Quake-Ravaged Nepal Faces Another Hit As Number Of Tourists Dwindle
As if recovering from the twin quakes that struck Nepal wasn’t enough, the locals are getting more anxious how to make ends meet as the number of tourists to the country start to dwindle.
Hem Gurung, one of the many local boatmen, told AFP Nepal has become somewhat of a deserted island after the double tremors in April and May. “Without tourists there is no work.”
He said he used to earn thousands when tourist season hits its peak season. But Pokhara has been empty since the earthquake that now the 49-year-old said he’s lucky to make a hundred or two [$1-2] a day.
Dal Bahadur Limbu, who runs Kathmandu-based travel agent Fast Travel and Tours, said tourists have shied away from the country due to fears the quake onslaughts could happen again anytime soon. Many Western countries, including the United States, Britain and Canada, haven’t lifted their respective non-essential travel ban to Nepal.
Limbu said the very obvious manifestation of this fear is the number of tour bookings that have been cancelled, which was 90 percent scheduled until September. “Revenue from this season is gone.”
In fact, compared year-on-year from April 25, the day tragedy struck Nepal, bookings have dropped 95 percent.

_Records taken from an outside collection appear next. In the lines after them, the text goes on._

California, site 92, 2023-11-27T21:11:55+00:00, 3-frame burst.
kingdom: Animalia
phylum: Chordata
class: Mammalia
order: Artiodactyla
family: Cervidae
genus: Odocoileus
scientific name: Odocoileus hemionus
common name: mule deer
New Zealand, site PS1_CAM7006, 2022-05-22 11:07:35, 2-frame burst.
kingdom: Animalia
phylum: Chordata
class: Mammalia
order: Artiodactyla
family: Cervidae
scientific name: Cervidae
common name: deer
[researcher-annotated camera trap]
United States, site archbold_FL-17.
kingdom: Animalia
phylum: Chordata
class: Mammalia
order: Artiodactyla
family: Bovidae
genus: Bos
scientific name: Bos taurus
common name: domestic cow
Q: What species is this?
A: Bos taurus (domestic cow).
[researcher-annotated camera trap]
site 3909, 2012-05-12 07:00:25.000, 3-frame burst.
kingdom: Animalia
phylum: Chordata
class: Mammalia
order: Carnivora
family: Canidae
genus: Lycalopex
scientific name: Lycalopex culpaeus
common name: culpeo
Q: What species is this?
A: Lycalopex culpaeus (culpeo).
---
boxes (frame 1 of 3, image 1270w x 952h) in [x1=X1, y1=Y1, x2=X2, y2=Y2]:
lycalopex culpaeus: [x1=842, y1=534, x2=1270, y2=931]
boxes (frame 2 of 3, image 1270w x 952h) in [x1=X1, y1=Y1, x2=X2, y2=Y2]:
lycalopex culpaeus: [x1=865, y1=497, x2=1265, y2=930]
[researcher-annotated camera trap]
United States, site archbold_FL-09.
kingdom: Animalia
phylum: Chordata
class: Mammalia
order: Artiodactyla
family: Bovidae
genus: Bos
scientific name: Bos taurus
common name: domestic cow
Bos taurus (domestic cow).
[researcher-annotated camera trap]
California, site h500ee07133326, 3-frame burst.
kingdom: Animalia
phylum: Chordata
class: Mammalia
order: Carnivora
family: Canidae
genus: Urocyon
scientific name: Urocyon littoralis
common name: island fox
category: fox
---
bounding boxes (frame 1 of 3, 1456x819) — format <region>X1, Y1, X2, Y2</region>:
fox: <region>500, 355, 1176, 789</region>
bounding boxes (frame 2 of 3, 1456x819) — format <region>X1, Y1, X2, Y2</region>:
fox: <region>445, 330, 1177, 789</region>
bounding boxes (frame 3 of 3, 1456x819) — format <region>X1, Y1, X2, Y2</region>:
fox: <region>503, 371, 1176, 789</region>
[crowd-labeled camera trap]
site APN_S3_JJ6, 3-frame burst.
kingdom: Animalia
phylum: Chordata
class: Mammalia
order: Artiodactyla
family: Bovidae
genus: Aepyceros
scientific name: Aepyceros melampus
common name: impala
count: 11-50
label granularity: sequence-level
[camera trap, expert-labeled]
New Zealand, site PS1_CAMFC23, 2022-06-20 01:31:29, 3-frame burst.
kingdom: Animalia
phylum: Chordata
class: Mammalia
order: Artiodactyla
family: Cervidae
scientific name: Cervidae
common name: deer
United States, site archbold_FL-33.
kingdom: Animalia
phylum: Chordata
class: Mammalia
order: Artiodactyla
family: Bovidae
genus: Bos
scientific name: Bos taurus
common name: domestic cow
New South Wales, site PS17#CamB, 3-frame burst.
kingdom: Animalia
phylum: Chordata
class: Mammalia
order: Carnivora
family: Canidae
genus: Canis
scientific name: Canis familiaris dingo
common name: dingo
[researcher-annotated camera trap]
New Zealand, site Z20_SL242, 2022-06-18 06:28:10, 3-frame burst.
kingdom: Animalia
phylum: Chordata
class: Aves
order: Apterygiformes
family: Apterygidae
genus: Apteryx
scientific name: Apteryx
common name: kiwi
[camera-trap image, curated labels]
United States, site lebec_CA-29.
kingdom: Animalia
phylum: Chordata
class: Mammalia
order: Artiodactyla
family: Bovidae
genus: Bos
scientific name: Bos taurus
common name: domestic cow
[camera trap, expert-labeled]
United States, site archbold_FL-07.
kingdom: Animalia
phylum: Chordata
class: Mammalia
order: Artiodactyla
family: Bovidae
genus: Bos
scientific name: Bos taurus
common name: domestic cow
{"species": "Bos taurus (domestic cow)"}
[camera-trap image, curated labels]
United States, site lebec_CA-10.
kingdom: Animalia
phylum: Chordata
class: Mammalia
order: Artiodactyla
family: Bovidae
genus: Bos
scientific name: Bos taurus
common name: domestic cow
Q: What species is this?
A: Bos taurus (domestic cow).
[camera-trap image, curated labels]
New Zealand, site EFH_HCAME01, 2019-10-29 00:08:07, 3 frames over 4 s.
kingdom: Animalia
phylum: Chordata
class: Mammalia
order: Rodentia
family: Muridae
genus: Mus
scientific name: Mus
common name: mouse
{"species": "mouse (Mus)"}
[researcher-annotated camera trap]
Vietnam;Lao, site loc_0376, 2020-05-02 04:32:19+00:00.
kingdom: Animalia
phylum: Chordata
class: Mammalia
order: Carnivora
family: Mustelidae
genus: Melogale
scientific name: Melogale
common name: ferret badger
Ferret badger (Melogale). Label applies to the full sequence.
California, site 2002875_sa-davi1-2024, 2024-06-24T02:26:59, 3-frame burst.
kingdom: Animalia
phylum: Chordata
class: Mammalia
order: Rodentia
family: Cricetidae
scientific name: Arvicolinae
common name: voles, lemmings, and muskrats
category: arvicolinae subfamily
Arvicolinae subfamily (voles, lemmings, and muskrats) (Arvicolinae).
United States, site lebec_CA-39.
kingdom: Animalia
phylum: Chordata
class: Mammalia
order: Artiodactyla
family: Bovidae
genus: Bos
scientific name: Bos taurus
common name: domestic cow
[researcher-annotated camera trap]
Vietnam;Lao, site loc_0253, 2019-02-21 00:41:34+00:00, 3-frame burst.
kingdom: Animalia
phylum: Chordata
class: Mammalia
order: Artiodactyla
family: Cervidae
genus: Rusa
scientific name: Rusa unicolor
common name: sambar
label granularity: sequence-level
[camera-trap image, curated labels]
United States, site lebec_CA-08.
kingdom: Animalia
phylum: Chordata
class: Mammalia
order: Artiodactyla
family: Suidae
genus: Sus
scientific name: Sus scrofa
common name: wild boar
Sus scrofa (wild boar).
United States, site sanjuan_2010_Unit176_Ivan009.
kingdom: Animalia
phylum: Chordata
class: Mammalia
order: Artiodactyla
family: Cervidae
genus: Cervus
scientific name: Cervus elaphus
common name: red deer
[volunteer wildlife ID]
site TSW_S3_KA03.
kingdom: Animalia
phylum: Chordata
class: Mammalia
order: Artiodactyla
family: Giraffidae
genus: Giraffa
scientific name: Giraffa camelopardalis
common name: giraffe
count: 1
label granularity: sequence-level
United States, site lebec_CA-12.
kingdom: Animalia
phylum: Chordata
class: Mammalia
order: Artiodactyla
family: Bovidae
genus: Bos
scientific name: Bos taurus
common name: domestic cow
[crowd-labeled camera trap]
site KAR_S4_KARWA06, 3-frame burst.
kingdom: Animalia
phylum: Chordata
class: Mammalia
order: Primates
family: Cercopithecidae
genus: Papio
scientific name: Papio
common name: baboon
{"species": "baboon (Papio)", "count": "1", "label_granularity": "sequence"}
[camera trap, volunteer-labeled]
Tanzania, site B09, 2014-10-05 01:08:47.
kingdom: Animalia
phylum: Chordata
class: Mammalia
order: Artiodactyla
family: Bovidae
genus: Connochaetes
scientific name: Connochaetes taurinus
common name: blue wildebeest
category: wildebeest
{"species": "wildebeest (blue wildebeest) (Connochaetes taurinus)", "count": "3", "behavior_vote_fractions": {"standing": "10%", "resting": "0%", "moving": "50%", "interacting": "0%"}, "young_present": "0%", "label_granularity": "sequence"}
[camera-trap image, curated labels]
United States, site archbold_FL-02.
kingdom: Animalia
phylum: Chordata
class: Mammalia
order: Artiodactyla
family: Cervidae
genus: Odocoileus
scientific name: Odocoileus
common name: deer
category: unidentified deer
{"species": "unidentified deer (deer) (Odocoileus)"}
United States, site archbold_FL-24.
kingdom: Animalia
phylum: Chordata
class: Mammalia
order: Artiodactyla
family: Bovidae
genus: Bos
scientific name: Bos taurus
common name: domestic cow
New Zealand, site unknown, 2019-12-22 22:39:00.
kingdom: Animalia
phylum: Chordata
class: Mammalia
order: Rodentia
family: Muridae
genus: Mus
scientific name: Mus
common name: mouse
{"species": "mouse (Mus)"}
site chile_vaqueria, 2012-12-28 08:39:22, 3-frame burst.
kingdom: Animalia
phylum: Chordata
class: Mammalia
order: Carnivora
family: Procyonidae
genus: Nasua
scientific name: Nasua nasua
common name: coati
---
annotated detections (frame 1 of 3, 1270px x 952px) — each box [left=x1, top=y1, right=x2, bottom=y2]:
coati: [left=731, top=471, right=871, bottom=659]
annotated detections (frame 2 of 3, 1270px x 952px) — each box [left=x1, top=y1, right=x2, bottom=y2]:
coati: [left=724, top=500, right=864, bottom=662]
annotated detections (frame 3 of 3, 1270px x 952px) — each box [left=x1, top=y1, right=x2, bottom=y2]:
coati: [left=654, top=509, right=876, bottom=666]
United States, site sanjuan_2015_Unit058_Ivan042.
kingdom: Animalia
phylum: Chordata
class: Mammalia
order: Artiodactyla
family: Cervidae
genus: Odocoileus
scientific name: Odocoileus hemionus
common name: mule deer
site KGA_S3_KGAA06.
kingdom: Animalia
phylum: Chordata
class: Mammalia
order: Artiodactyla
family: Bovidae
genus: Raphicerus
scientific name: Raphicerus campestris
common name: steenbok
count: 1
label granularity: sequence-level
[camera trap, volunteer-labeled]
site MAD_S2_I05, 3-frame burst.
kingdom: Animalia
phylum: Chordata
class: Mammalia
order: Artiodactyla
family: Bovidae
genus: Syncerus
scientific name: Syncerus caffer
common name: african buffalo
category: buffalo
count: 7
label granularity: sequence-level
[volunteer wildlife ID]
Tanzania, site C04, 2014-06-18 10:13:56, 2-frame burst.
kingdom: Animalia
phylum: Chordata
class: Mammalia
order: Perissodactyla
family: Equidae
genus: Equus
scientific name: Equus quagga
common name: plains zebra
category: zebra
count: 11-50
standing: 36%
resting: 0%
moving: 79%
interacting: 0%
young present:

Although the twin quake tragedies wiped many popular tourist destinations, there are others that were untouched and remained intact. These included those backpacker cafes, hotels and handicraft stores located in Pokhara, the Annapurna trails in the country’s west, the wildlife-rich national parks of the southern plains and Buddha’s birthplace, Lumbini, according to the AFP.